(Falmouth, MA) – McLane Research Labs announces with great sorrow the passing of its founder, Dr. Susumu ‘Sus’ Honjo. He died peacefully at home on 23 December 2020 surrounded by his family. His pioneering work as a scientist at Woods Hole Oceanographic Institution (WHOI) contributed to the understanding and observations of marine particle compositions and fluxes and of the oceanic biological pump. Dr. Honjo was a 2019 recipient of the first ever WHOI Distinguished Emeritus Award for his lifetime achievements.
Along with his pioneering research in biogeochemical particle flux studies, Honjo also led the development of several notable oceanographic instruments over four decades including the sediment trap, moored profiler, and ice-tethered Arctic environmental buoys. In 1983, McLane Research Laboratories Inc. in Falmouth, Massachusetts was founded to make his instruments commercially available to the global scientific community. Hundreds of these instruments he developed have been deployed in every ocean of the world, and remain a significant tool for biological pump studies today. The company continues to thrive and in 2017, McLane was awarded Massachusetts SBA Exporter of the Year.

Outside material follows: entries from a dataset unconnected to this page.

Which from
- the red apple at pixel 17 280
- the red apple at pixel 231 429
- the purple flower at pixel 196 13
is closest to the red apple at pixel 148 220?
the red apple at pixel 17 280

Sus was as proud of the team he built at McLane as he was of his instruments’ contributions to science. His wife Kazuko ‘Kay’ Honjo was an integral part of the company from its early days in the Honjo’s garage. He would often credit Kay as McLane’s true driver of success. He was also thrilled when his daughter Dr. Yuki Honjo joined McLane as President and COO in 2009. For many years, Sus was a frequent presence at McLane where he would attend meetings, investigate new product developments, and chat with staff about everything from current events, to the Boston Red Sox, and staff’s hobbies.
He was active in education and training programs, supervising many graduate students in the MIT/WHOI Joint Program in Oceanography and Applied Ocean Science and Engineering and postdoctoral investigators. His greatest joy in his final days was reading the research of his former students and mentees and seeing their success.
Susumu Honjo was born in Japan in 1933 and received his formal education at Hokkaido University in Sapporo. He was one the first post WWII Japanese Fulbright scholars to the US at Kansas University. He was later a Post-Doctoral Fellow at Princeton University. From 1963 to 1970 he was Assistant and Associate Professor at Hokkaido University.
In 1970, he set down roots on Cape Cod by joining the Woods Hole Oceanographic Institution (WHOI) as an Associate Scientist. In 1982 he was promoted to WHOI Senior Scientist (holding the Institution’s Columbus O’Donnell Iselin Chair for Excellence in Oceanography from 1989 to 1994). As one of the first oceanographers to measure oceanic particle fluxes and examine mechanisms of particle transport, his work gave rise to the explosive research field of biogeochemical particle flux dynamics, linking biological particle production, chemical transformations, and sediment composition—with the ultimate goals of quantifying the delivery and sequestration of carbon in the deep-sea. He was a founder of the International Joint Global Ocean Flux Study (JGOFS), an international collaborative research project established in 1983 to understand the ocean carbon cycle. Through his 15 years of leadership, the project collected data through sediment traps at sites in all the major ocean basins of the world.
His distinctions also included directing the establishment of a new ocean research institution in Mutsu City, Japan; serving as part-time Executive Director of the Japan Marine Science and Technology Center (JAMSTEC); and serving as Director of the Joint North Pacific Research Center at WHOI, a collaborative effort between Mutsu Institute of Oceanography of JAMSTEC and WHOI. In 2003 he was awarded the Imperial Order of the Rising Sun in Japan, for his research on the transfer of CO2 from the atmosphere to the ocean’s interior and for his efforts to strengthen Japan’s role in the international ocean science research community. In 2014 he was elected a fellow of the American Geophysical Union (AGU). In 2018, he received an American Association for Advancement of Science Fellow award.
He is survived by Dr. Yuki Honjo, his daughter, her husband Jason Cullinane, and two cherished grandchildren. His beloved wife Kazuko “Kay” Honjo, passed in December 2019. The family plans a celebration of life for both Susumu and Kazuko when the pandemic eases.